The Journal of Sports Medicine and Physical Fitness 2020 October;60(10):1322-8

DOI: 10.23736/S0022-4707.20.10789-8

Copyright © 2020 EDIZIONI MINERVA MEDICA

lingua: Inglese

Measure of efficiency and knee isokinetic strength in bike messengers and non-cyclist athletes

Paul GILLIÉRON 1, Cyril BESSON 2 , Mathieu SAUBADE 2, Jérôme PASQUIER 3, Vincent GREMEAUX 2, Gérald GREMION 2

1 Faculty of Biology and Medicine, Lausanne University Hospital, University of Lausanne, Lausanne, Switzerland; 2 Unit of Sports Medicine, Swiss Olympic Medical Center, Lausanne University Hospital, Lausanne, Switzerland; 3 Institute of Social and Preventive Medicine, Lausanne University Hospital, Lausanne, Switzerland



BACKGROUND: Gross efficiency in cycling (GE) seems correlated with lower-body strength.
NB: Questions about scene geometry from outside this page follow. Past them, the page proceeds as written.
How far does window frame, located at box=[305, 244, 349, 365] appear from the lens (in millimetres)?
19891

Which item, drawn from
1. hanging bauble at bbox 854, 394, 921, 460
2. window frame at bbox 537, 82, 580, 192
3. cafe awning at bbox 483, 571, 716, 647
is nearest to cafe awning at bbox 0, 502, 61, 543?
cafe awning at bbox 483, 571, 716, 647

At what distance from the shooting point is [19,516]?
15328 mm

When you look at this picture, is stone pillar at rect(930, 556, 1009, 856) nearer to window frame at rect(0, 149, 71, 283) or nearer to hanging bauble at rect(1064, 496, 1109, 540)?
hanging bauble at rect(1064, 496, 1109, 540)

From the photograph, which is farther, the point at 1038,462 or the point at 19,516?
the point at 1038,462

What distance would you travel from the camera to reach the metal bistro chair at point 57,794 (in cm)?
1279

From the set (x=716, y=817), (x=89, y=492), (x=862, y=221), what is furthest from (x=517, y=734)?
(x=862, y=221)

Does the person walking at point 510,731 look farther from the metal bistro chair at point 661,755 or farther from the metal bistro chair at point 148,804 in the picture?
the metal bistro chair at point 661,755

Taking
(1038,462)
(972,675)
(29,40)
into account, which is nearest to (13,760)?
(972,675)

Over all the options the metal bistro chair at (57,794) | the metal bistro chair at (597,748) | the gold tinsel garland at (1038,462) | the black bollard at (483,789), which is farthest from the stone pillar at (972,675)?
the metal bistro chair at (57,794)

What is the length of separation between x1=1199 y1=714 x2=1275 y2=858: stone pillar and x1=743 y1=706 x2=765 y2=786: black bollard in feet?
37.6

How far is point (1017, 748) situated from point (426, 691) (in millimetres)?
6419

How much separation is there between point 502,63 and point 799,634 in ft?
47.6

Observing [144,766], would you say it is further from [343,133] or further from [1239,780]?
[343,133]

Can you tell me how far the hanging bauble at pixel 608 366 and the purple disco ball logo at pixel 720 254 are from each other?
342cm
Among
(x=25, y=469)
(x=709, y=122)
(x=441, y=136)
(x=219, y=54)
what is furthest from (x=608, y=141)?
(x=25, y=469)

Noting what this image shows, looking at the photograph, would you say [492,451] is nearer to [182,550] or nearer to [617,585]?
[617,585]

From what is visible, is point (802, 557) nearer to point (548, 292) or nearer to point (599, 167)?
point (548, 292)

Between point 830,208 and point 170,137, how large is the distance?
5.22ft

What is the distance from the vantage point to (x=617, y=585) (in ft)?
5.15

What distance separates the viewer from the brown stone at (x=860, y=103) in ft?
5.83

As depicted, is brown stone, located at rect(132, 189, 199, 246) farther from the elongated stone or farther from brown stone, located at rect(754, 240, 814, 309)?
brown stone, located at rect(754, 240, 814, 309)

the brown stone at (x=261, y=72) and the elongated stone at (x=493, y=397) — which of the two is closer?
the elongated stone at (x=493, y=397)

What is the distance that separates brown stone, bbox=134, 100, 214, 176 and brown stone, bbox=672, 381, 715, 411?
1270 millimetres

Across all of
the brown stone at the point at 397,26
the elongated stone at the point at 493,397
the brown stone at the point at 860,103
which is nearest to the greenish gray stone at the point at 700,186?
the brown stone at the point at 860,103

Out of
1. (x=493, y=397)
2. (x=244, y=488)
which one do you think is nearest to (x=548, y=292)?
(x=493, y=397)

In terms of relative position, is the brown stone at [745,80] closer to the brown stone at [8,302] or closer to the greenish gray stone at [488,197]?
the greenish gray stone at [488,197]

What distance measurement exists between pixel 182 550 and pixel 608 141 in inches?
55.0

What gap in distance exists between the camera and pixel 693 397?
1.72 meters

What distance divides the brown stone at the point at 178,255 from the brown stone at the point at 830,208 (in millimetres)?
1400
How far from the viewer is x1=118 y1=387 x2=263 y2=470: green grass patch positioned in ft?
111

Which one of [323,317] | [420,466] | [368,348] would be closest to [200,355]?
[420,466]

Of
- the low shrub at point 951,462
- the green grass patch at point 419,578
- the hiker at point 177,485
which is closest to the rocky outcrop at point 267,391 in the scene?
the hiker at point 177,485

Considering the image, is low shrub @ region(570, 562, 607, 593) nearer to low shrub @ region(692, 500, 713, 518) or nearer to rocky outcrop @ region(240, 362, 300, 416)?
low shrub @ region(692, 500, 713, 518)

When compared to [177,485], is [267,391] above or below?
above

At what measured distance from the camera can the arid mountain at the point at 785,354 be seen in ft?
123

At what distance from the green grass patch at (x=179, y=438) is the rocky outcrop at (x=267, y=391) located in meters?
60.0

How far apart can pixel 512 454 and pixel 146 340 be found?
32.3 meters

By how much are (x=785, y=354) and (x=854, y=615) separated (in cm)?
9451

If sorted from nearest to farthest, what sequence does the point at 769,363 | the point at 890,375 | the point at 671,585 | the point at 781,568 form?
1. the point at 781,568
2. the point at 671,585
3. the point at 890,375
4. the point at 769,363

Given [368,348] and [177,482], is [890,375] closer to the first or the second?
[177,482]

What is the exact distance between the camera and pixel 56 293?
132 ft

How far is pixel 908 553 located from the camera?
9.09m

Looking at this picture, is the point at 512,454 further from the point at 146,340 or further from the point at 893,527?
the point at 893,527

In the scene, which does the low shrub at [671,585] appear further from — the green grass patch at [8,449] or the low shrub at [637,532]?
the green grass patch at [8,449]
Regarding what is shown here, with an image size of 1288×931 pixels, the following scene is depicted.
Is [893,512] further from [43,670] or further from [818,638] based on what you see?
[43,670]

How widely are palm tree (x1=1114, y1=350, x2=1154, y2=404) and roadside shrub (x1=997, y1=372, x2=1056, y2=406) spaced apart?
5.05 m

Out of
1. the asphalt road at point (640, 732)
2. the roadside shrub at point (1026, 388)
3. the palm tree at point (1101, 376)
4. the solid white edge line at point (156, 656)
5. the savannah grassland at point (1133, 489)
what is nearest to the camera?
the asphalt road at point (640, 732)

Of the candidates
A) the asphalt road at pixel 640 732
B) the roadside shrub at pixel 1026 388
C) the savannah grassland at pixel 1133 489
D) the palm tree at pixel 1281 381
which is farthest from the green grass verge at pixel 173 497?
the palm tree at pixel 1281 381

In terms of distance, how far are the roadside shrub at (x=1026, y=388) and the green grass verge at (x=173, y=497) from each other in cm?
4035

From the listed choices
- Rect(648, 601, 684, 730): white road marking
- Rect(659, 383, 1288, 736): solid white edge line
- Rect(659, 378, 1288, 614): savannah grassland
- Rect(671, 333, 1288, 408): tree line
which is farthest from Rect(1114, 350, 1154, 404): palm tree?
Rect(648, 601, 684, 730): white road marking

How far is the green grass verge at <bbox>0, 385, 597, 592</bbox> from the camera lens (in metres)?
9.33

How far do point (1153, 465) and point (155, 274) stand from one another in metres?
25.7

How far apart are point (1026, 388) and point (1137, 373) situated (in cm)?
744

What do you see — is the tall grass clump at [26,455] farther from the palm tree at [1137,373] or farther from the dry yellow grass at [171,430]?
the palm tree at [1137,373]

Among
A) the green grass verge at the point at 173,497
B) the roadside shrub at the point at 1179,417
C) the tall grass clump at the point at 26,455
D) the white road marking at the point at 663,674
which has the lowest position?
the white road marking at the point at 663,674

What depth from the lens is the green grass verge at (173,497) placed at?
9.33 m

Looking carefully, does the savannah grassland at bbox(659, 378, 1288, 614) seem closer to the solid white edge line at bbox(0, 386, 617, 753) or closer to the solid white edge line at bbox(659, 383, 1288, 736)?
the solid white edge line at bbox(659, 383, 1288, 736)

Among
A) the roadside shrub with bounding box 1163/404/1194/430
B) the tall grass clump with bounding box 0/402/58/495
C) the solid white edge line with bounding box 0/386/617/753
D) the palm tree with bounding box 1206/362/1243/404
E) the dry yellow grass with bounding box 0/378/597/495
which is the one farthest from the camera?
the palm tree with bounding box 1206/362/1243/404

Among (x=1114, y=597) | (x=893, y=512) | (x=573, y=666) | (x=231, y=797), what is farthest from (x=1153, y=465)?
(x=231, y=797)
This study investigated GE at four different pedaling rates and its relationship with an isokinetic strength test in bike messengers (BM) and experienced athletes non-bike messengers (NBM).
METHODS: Eight BM and eight NBM completed a maximal incremental test to determine maximal aerobic power (MAP) and maximal oxygen consumption (V̇O2max). GE, V̇O2, heart rate (HR) and blood lactate concentration (BLC) were measured at different cadences (60, 70, 90 and 100 rpm) during an efficiency test at 50% of MAP and participants then performed an isokinetic test of the right knee.
RESULTS: A difference in GE (except at 90 rpm), BLC and MAP/kg was found in favor of BM. The most efficient cadence was 60 rpm in both groups. Increased cadence resulted in decreased GE and increased HR and V̇O2 in both groups. BLC only increased in the NBM. We found no relationships between GE at different cadence, peak torque relative to bodyweight and muscle fatigability.
CONCLUSIONS: This study is the first investigating performance and efficiency among BM. At equivalent power output, BM show a better GE than NBM. Those results are in line with previously described analysis in cyclists and explained by better aerobic capacity and training status. Isokinetic knee maximal strength and fatigability were not linked with GE, and thus does not appear appropriate for evaluating GE in cycling.